Wopou : le mot magique pour arrêter n’importe quel véhicule
Vous êtes debout au bord d’une rue passante à Sacré-Cœur, vous voyez un minibus qui pourrait vous convenir, mais il ne s’arrête pas à votre hauteur. Que criez-vous ? Wopou (parfois orthographié Woppu ou Worp). Ce terme wolof signifie littéralement “arrête” ou “stoppe”. C’est le signal universel adressé au chauffeur ou à l’apprenti pour indiquer que vous souhaitez descendre ou que vous voulez monter si vous êtes sur le trottoir.
Il fonctionne dans les Car Rapides, les Ndiaga Ndiaye, les minibus informels et même parfois dans les taxis partagés. Un simple “Wopou !” lancé d’une voix ferme suffit. Pas besoin de geste élaboré, pas besoin de courir. La voix porte.
Astuce culturelle : accompagnez votre “Wopou” d’un léger signe de la main, paume vers le bas, mouvement horizontal. C’est le geste local qui confirme votre intention. À Dakar, la communication dans les transports est toujours multicanale — voix, geste, regard.
Ndiaga Ndiaye et Jakarta : deux noms, deux réalités
Le Ndiaga Ndiaye
Si le Car Rapide est la star culturelle, le Ndiaga Ndiaye est le cheval de trait de la banlieue dakaroise. Son nom vient d’un importateur historique de véhicules qui popularisa ces minibus Toyota ou Mitsubishi de deuxième main au Sénégal. Moins coloré que le Car Rapide, plus utilitaire, il dessert des liaisons de plus longue distance intra-urbaine et périurbaine : Dakar–Pikine, Plateau–Guédiawaye, ou encore des axes vers Rufisque.

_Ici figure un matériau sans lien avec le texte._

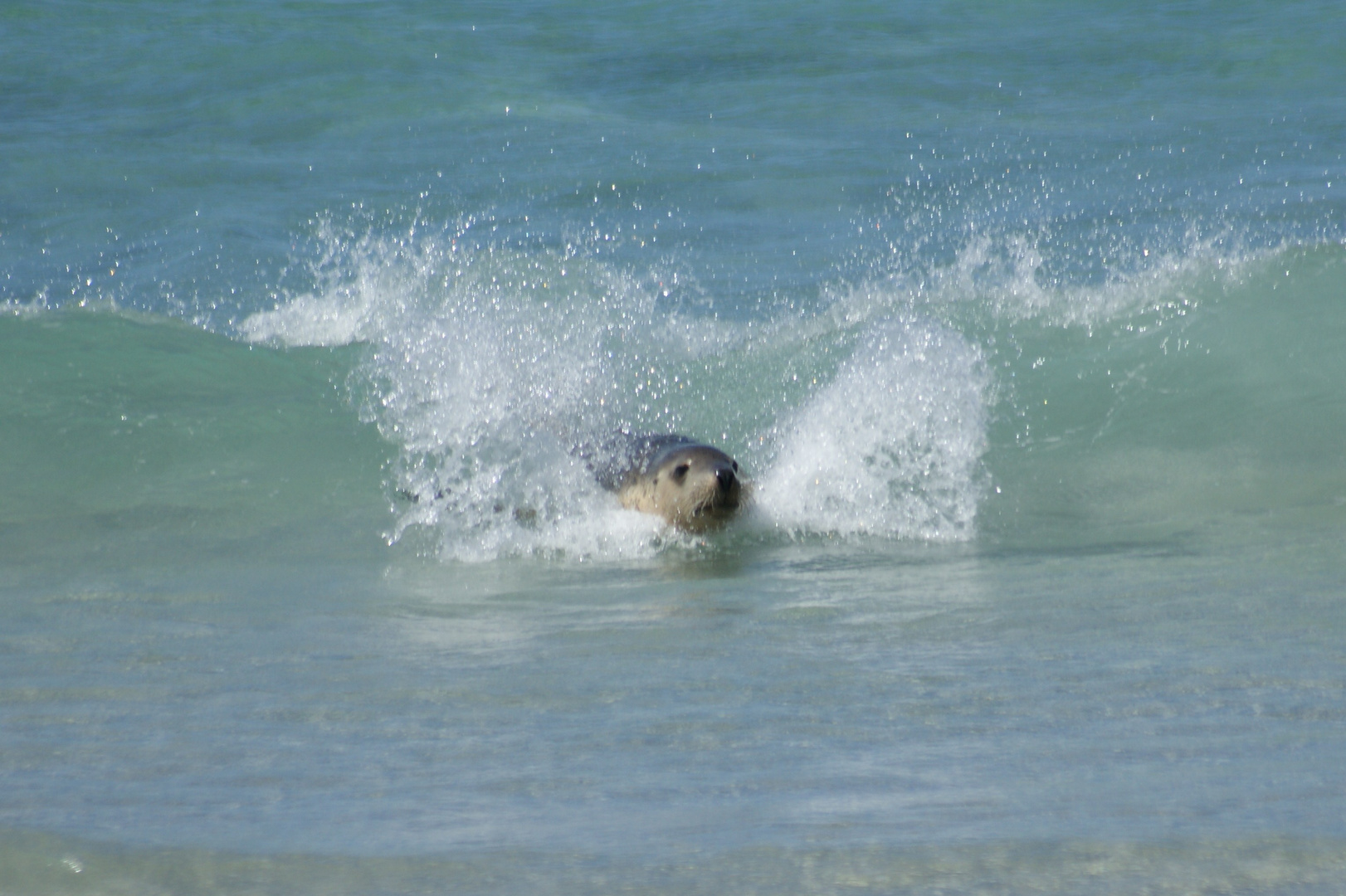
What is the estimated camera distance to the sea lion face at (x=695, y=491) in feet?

Le Ndiaga Ndiaye fonctionne sur le même principe que le Car Rapide : apprenti à la porte, paiement à la descente, itinéraire crié. Sa capacité est légèrement supérieure, et il est souvent un peu moins vétuste. Comptez des tarifs similaires : entre 150 et 400 FCFA selon le trajet.
Le Jakarta : le deux-roues qui défie la géographie
Voilà un terme qui surprend. Jakarta à Dakar ne renvoie pas à la capitale indonésienne, mais à un type de moto-taxi, souvent une moto de petite cylindrée (entre 100 et 125 cm³), qui assure des liaisons rapides dans des quartiers peu desservis par les transports en commun classiques.
Le terme s’est répandu dans les années 2000-2010, par un mécanisme linguistique courant en Afrique de l’Ouest : le nom d’une marque ou d’une origine géographique devient le nom générique d’un objet. À Dakar, “Jakarta” désigne indistinctement la moto-taxi, quelle que soit sa marque réelle.
⚠️ Point de vigilance : Le Jakarta opère souvent dans des zones périphériques ou des ruelles inaccessibles aux voitures. Il est très pratique pour relier un quartier enclavé à un axe principal, mais son statut réglementaire est flou à Dakar. Vérifiez toujours que le conducteur porte un casque et offrez-en un avant de monter.